Civil Liberties

The Success of My Secrets

For a president inclined to ignore Congress and the courts, the best defense is no defense


Two months ago a Justice Department lawyer assured U.S. District Judge Anna Diggs Taylor that the National Security Agency's warrantless surveillance of international communications involving people in the U.S. was perfectly legal. He declined to elaborate, saying "the evidence we need to demonstrate to you that it is lawful cannot be disclosed without that process itself causing grave harm to United States national security."

You have to admire the self-supporting logic of the Bush administration's position: The surveillance is legal if it's necessary to protect national security, and the fact that we're not willing to discuss it shows it's necessary to protect national security. This combination of unilateralism and secrecy is handy for a president but dangerous for a constitutional republic.

As became clear in her recent decision declaring the NSA surveillance illegal and unconstitutional, Judge Taylor did not buy the government's claim that the state secrets privilege, which applies to information that may be detrimental to national security, barred the American Civil Liberties Union from challenging the program in court. But the reason she gave does not bode well for efforts to rein in an executive branch that has declared itself above the law in matters involving terrorism.

Taylor, who had access to classified material that was supposed to convince her of the need to stop the ACLU lawsuit, said all the information she required for a ruling was already a matter of public record, since the administration has confirmed the facts on which the challenge is based while offering a vigorous public defense of the surveillance program's legality. "The court finds Defendants' argument that they cannot defend this case without the use of classified information to be disingenuous and without merit," she wrote.

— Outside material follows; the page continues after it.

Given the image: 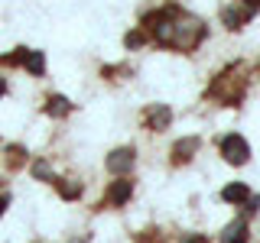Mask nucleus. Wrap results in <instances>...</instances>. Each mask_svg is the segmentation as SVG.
Listing matches in <instances>:
<instances>
[{"mask_svg": "<svg viewBox=\"0 0 260 243\" xmlns=\"http://www.w3.org/2000/svg\"><path fill=\"white\" fill-rule=\"evenodd\" d=\"M4 208H7V198H0V214H4Z\"/></svg>", "mask_w": 260, "mask_h": 243, "instance_id": "13", "label": "nucleus"}, {"mask_svg": "<svg viewBox=\"0 0 260 243\" xmlns=\"http://www.w3.org/2000/svg\"><path fill=\"white\" fill-rule=\"evenodd\" d=\"M127 198H130V182H117V185L111 188V194H108L111 205H124Z\"/></svg>", "mask_w": 260, "mask_h": 243, "instance_id": "7", "label": "nucleus"}, {"mask_svg": "<svg viewBox=\"0 0 260 243\" xmlns=\"http://www.w3.org/2000/svg\"><path fill=\"white\" fill-rule=\"evenodd\" d=\"M0 94H4V78H0Z\"/></svg>", "mask_w": 260, "mask_h": 243, "instance_id": "14", "label": "nucleus"}, {"mask_svg": "<svg viewBox=\"0 0 260 243\" xmlns=\"http://www.w3.org/2000/svg\"><path fill=\"white\" fill-rule=\"evenodd\" d=\"M221 240L224 243H244V240H247V224H244V221H231L221 230Z\"/></svg>", "mask_w": 260, "mask_h": 243, "instance_id": "5", "label": "nucleus"}, {"mask_svg": "<svg viewBox=\"0 0 260 243\" xmlns=\"http://www.w3.org/2000/svg\"><path fill=\"white\" fill-rule=\"evenodd\" d=\"M32 172L43 178V175H49V166H46V162H36V169H32Z\"/></svg>", "mask_w": 260, "mask_h": 243, "instance_id": "11", "label": "nucleus"}, {"mask_svg": "<svg viewBox=\"0 0 260 243\" xmlns=\"http://www.w3.org/2000/svg\"><path fill=\"white\" fill-rule=\"evenodd\" d=\"M65 110H69V101H65V97H52V101H49V113H52V117H62Z\"/></svg>", "mask_w": 260, "mask_h": 243, "instance_id": "10", "label": "nucleus"}, {"mask_svg": "<svg viewBox=\"0 0 260 243\" xmlns=\"http://www.w3.org/2000/svg\"><path fill=\"white\" fill-rule=\"evenodd\" d=\"M195 149H199V140H195V136H192V140H182V143H176V156H179V159H189Z\"/></svg>", "mask_w": 260, "mask_h": 243, "instance_id": "9", "label": "nucleus"}, {"mask_svg": "<svg viewBox=\"0 0 260 243\" xmlns=\"http://www.w3.org/2000/svg\"><path fill=\"white\" fill-rule=\"evenodd\" d=\"M199 39H202V23H199V20H192V16H185V20L176 26V32H173V43H176V46H182V49L195 46Z\"/></svg>", "mask_w": 260, "mask_h": 243, "instance_id": "2", "label": "nucleus"}, {"mask_svg": "<svg viewBox=\"0 0 260 243\" xmlns=\"http://www.w3.org/2000/svg\"><path fill=\"white\" fill-rule=\"evenodd\" d=\"M130 166H134V152L130 149H114L111 152V159H108V169L114 175H120V172H130Z\"/></svg>", "mask_w": 260, "mask_h": 243, "instance_id": "4", "label": "nucleus"}, {"mask_svg": "<svg viewBox=\"0 0 260 243\" xmlns=\"http://www.w3.org/2000/svg\"><path fill=\"white\" fill-rule=\"evenodd\" d=\"M244 4H247V7H260V0H244Z\"/></svg>", "mask_w": 260, "mask_h": 243, "instance_id": "12", "label": "nucleus"}, {"mask_svg": "<svg viewBox=\"0 0 260 243\" xmlns=\"http://www.w3.org/2000/svg\"><path fill=\"white\" fill-rule=\"evenodd\" d=\"M189 243H205V240H189Z\"/></svg>", "mask_w": 260, "mask_h": 243, "instance_id": "15", "label": "nucleus"}, {"mask_svg": "<svg viewBox=\"0 0 260 243\" xmlns=\"http://www.w3.org/2000/svg\"><path fill=\"white\" fill-rule=\"evenodd\" d=\"M221 198L224 201H231V205H241V201H247L250 198V188L244 182H234V185H228V188L221 191Z\"/></svg>", "mask_w": 260, "mask_h": 243, "instance_id": "6", "label": "nucleus"}, {"mask_svg": "<svg viewBox=\"0 0 260 243\" xmlns=\"http://www.w3.org/2000/svg\"><path fill=\"white\" fill-rule=\"evenodd\" d=\"M23 62H26V68L32 71V75H43V68H46L43 52H26V55H23Z\"/></svg>", "mask_w": 260, "mask_h": 243, "instance_id": "8", "label": "nucleus"}, {"mask_svg": "<svg viewBox=\"0 0 260 243\" xmlns=\"http://www.w3.org/2000/svg\"><path fill=\"white\" fill-rule=\"evenodd\" d=\"M143 117H146V124H150V130H166L173 124V110H169L166 104H150Z\"/></svg>", "mask_w": 260, "mask_h": 243, "instance_id": "3", "label": "nucleus"}, {"mask_svg": "<svg viewBox=\"0 0 260 243\" xmlns=\"http://www.w3.org/2000/svg\"><path fill=\"white\" fill-rule=\"evenodd\" d=\"M218 146H221V156L231 162V166H244L247 156H250V146L244 143V136H238V133H228Z\"/></svg>", "mask_w": 260, "mask_h": 243, "instance_id": "1", "label": "nucleus"}]
</instances>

But in a less-noticed part of her ruling, Taylor agreed that the ACLU should not be allowed to pursue its challenge of NSA data mining involving telephone records obtained without a court order. Since the government has not confirmed the existence of that program, she ruled, litigation of the data mining claims would require disclosure of information covered by the state secrets privilege.

The lesson for the Bush administration is clear: If information about an anti-terrorism program of questionable legality happens to leak out, keep quiet. When it comes to national security, secrecy is its own justification.

That principle is especially troubling in light of President Bush's belief that he has the inherent authority to do whatever he considers necessary to fight terrorism, no matter what Congress or the courts say. Although Taylor's opinion has been criticized for its skimpy Fourth Amendment analysis, it effectively lays bare and emphatically rejects the president's attempted subversion of the checks and balances that distinguish the American executive from a strongman who answers only to his own conscience.

While Taylor failed to adequately support her assertion that the NSA's eavesdropping is "obviously in violation of the Fourth Amendment," her conclusion that the Bush administration is violating the Foreign Intelligence Surveillance Act (FISA), which requires warrants for precisely this type of monitoring, is beyond serious dispute. If the administration is right that Congress lifted FISA's requirements when it authorized the use of military force against the terrorists responsible for 9/11, Congress did so without realizing it.

The authorization "says nothing whatsoever of intelligence or surveillance," Taylor noted, and Congress subsequently amended FISA's warrant requirements in ways that would be entirely redundant if the administration's reading of the authorization were correct. She might have added that the Supreme Court implicitly rejected such a broad interpretation when it ruled that the authorization did not give the president permission to rewrite the laws governing military tribunals.

At bottom, though, Bush does not think he needs permission. Given that attitude, Taylor's declaration that "there are no hereditary Kings in America and no powers not created by the Constitution" strikes me not as rhetorical excess but as a much-needed civics lesson for the president.